RC Car Project - Update 3

RC Car Project - Update 3

Oct 05, 2017

Andrew Barbosa


With most of the body completed it was now time to do some fine tuning to the steering and throttle. Steering adjustments were relatively straight forward, I wanted there to be a dead zone where the car could go straight even with the bike not being in perfect center. In order to achieve this I put in some simple logic to the code:

 

if (tilt <= 75 ) {
      tilt = tilt + 20;
      front.write(tilt);
}
else if (tilt >= 105) {
      tilt = tilt - 20;
      front.write(tilt);
}
else {
      front.write(90);
}

 

Originally, I didn’t include the ‘20’ constant which had the effect of making the steering swing wildly to catch up with the true bike position immediately after exiting the dead zone. The ’20’ constant reigned in that swing and made the steering feel much more natural.

 

With the steering completed, I turned my attention to the throttle. Ever since I picked this project up the throttle was ‘digital’, meaning it had only one speed forward and one speed for reverse (check the code below to see the old code). This made fine control nearly impossible so my goal here was to find a way to directly map the bike’s throttle to the speed of the car.

 

//    if (throttleIN > 100 && brakeIN < 100) {
//      //drive = 99; //Value 1
//      //drive = 100;  //Value 2
//      //drive = 100.5;
//    }
//    if (throttleIN < 100 && brakeIN > 100) {
//      drive = 80;
//    }
//    if (throttleIN > 100 && brakeIN > 100) {
//      drive = 90;
//    }
//    if (throttleIN < 100 && brakeIN < 100) {
//      drive = 90;
//    }
//
//    rear.write(drive);

 

I spent several hours trying to figure out which values correlated to what speeds but nothing ever seemed to make sense (and still doesn’t). I kept thinking, “This would be so simple if I just could see the output from the original remote” but I couldn’t think of a clever way to do so. That was until I looked at the original receiver for the car.
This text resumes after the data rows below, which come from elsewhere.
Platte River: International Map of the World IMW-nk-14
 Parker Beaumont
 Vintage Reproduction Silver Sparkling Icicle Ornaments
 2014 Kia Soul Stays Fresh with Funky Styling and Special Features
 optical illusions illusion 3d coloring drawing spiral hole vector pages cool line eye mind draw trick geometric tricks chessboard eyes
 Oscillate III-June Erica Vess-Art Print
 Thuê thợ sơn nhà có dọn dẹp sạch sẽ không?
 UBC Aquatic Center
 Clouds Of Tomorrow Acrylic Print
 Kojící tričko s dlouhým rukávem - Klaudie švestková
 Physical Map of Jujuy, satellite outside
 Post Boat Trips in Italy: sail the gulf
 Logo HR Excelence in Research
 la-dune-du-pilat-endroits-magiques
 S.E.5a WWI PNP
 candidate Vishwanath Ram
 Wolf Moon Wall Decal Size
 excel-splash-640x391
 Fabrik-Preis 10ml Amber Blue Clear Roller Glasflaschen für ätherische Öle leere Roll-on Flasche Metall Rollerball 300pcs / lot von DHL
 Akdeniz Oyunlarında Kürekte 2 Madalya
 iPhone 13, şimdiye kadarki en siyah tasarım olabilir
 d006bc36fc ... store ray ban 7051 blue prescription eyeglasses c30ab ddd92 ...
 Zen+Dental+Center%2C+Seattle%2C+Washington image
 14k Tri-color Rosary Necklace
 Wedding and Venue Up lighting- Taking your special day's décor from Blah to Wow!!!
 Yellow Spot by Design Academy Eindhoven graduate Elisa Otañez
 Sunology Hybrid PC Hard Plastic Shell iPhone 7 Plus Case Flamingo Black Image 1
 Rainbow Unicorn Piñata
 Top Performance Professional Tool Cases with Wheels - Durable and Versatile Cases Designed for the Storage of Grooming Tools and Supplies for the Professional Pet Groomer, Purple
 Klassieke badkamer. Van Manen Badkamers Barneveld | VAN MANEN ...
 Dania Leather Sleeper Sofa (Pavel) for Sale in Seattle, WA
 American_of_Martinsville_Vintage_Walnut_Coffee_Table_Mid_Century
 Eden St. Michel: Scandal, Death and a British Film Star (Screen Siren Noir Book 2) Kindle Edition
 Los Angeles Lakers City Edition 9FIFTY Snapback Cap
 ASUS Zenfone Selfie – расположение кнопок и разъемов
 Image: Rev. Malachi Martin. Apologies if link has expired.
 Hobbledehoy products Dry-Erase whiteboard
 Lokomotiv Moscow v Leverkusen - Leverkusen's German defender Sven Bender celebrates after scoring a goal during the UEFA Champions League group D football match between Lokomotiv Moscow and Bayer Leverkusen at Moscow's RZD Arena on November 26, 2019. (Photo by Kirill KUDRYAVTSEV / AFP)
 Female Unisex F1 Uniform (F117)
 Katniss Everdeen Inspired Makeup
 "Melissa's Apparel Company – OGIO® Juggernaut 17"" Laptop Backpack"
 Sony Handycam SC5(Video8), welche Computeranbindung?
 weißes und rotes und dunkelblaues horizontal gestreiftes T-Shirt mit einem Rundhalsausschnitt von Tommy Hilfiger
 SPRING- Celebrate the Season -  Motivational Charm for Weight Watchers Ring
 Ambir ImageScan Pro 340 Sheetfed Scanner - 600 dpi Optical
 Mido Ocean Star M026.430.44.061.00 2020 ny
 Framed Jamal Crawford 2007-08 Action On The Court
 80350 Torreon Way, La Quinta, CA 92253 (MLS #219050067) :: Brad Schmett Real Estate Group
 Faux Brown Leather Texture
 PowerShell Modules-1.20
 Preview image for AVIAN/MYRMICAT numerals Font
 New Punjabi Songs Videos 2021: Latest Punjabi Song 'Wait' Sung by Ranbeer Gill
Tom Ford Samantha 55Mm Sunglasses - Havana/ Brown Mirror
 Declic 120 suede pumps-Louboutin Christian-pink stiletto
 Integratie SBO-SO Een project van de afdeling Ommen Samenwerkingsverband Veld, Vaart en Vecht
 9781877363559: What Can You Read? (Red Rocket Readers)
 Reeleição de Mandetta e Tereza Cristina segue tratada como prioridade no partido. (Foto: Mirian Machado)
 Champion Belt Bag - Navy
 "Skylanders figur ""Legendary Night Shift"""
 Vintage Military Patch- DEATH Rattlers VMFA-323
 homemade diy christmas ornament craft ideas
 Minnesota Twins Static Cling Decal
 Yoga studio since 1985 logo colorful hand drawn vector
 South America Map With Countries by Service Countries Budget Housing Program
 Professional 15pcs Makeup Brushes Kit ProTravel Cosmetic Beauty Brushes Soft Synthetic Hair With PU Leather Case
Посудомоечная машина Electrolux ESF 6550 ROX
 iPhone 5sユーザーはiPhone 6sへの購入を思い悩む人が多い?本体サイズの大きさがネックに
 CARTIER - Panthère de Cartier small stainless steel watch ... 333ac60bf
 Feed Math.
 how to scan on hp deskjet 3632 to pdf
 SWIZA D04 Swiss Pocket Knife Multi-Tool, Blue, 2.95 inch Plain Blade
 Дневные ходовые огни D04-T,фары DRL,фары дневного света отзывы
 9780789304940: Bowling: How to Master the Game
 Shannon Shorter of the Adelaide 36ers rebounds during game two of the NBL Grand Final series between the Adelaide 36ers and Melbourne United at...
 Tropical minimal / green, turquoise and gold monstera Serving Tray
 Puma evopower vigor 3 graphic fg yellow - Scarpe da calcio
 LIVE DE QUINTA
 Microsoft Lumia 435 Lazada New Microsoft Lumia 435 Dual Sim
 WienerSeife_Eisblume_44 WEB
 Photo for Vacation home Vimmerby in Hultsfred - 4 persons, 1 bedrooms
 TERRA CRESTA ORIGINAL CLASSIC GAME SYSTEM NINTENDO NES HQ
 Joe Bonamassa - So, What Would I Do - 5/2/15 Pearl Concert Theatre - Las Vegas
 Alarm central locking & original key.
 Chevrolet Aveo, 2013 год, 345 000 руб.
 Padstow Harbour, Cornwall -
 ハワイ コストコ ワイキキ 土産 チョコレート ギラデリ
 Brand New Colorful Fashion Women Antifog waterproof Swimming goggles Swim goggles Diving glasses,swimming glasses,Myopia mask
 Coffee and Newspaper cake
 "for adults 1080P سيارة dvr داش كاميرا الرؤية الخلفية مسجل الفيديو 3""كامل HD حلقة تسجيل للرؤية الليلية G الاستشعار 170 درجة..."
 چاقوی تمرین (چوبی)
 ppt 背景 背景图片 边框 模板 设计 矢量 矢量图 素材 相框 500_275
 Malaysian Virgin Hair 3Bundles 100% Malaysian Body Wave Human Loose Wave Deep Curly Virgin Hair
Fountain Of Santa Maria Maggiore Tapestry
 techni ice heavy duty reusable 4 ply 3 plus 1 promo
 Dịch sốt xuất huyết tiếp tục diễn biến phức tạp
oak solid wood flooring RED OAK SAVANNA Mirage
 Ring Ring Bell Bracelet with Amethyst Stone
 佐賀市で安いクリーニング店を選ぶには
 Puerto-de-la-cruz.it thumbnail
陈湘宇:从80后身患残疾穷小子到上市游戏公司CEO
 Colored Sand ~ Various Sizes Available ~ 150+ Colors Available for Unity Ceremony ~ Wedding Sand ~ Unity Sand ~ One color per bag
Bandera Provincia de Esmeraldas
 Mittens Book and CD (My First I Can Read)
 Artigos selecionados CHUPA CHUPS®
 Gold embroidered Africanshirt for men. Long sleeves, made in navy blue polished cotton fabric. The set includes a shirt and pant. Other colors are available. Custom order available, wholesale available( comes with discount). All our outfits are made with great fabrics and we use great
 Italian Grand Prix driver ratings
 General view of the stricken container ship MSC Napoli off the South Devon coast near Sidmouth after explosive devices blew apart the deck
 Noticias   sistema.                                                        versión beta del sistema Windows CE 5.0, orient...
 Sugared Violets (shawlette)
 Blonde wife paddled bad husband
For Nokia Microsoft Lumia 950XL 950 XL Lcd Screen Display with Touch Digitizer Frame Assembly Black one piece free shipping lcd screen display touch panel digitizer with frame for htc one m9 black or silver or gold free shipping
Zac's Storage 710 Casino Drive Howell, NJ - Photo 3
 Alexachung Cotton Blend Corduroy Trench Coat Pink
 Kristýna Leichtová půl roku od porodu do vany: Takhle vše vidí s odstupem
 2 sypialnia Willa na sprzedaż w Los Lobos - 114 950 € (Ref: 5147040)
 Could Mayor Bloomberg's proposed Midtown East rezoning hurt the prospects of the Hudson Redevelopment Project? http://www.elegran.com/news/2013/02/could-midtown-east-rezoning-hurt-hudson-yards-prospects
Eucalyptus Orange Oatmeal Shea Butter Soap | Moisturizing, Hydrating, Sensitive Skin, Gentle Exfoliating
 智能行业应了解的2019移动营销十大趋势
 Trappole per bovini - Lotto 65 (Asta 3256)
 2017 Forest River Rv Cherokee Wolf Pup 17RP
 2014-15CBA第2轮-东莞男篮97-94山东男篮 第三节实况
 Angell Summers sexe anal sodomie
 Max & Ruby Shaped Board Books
I realized that I could probably just plug an Uno into the throttle channel on the receiver and use the Arduino to print out the control values it sends based on the throttle from the original controller! I hooked everything up and wrote this simple sketch:

 

int ch1;
int ch1A;
int ch2;
int ch3;

void setup() {
  Serial.begin(115200);
  pinMode(A1,INPUT);
}

void loop() {
  ch1 = pulseIn(A0, HIGH);
  ch1A = pulseIn(A1, HIGH);
  ch2 = pulseIn(A2,HIGH); 
  ch3 = pulseIn(A3, HIGH);

  Serial.print(ch1);
  Serial.print("\t");
  Serial.print(ch1A);
  Serial.print("\t");
  Serial.print(ch2);
  Serial.print("\t");
  Serial.print(ch3);
  Serial.println("");
}

 

Using the pulseIn function I was able to capture the throttle’s signal, in microseconds. Knowing that the servo library has a method for using microseconds as a control input I swapped the project from SoftwareServo to normal Servo and swapped the servo.write() instructions to servo.writeMicroseconds(). The new and improved sketch is below:

 

#include <EasyTransfer.h>
#include <Servo.h>

EasyTransfer ETin;

Servo front;
Servo rear;
//SoftwareServo front;
//SoftwareServo rear;

struct RECEIVE_DATA_STRUCTURE {
  int throttle;
  int brake;
  int steering;
  //  int boost;
  //  int kill;
};

RECEIVE_DATA_STRUCTURE rxdata;

void setup() {

  Serial.begin(9600);
  ETin.begin(details(rxdata), &Serial);

  front.attach(3);
  rear.attach(5);
  rear.write(40);

}

void loop() {

  for (int i = 0; i < 5; i++) {
    ETin.receiveData();
  //  SoftwareServo::refresh();

    int drive;
    int reverse;
    int tilt;
    int throttleIN = rxdata.throttle;
    int steeringIN = rxdata.steering;
    int brakeIN = rxdata.brake;
   
    tilt = map(steeringIN, 250, 730, 180, 0);
    //-----------------------------------NEW CODE-----------------
    drive = map(throttleIN, 0,835, 1470, 1700);
    reverse = map(brakeIN, 20,360, 1470, 1150);
    if(drive > 1470){
       rear.writeMicroseconds(drive);
    }
    else if(reverse < 1470){
      rear.writeMicroseconds(reverse);
    }
      //-----------------------------END OF NEW CODE-------------
//
//    if (throttleIN > 100 && brakeIN < 100) {
//      //drive = 99; //Value 1
//      //drive = 100;  //Value 2
//      //drive = 100.5;
//    }
//    if (throttleIN < 100 && brakeIN > 100) {
//      drive = 80;
//    }
//    if (throttleIN > 100 && brakeIN > 100) {
//      drive = 90;
//    }
//    if (throttleIN < 100 && brakeIN < 100) {
//      drive = 90;
//    }
//
//    rear.write(drive);

    if (tilt <= 75 ) {
      tilt = tilt + 20;
      front.write(tilt);
    }
    else if (tilt >= 105) {
      tilt = tilt - 20;
      front.write(tilt);
    }
    else {
      front.write(90);
    }
  }
}

 

As it turns out neutral throttle is 1470, full forward is ~2000 and full reverse is ~900. I made two simple maps and used them as the control signal enabling that smooth variable acceleration I was looking for. With that done I just need to set the top speed in both directions and clean the code up and the project should be all set.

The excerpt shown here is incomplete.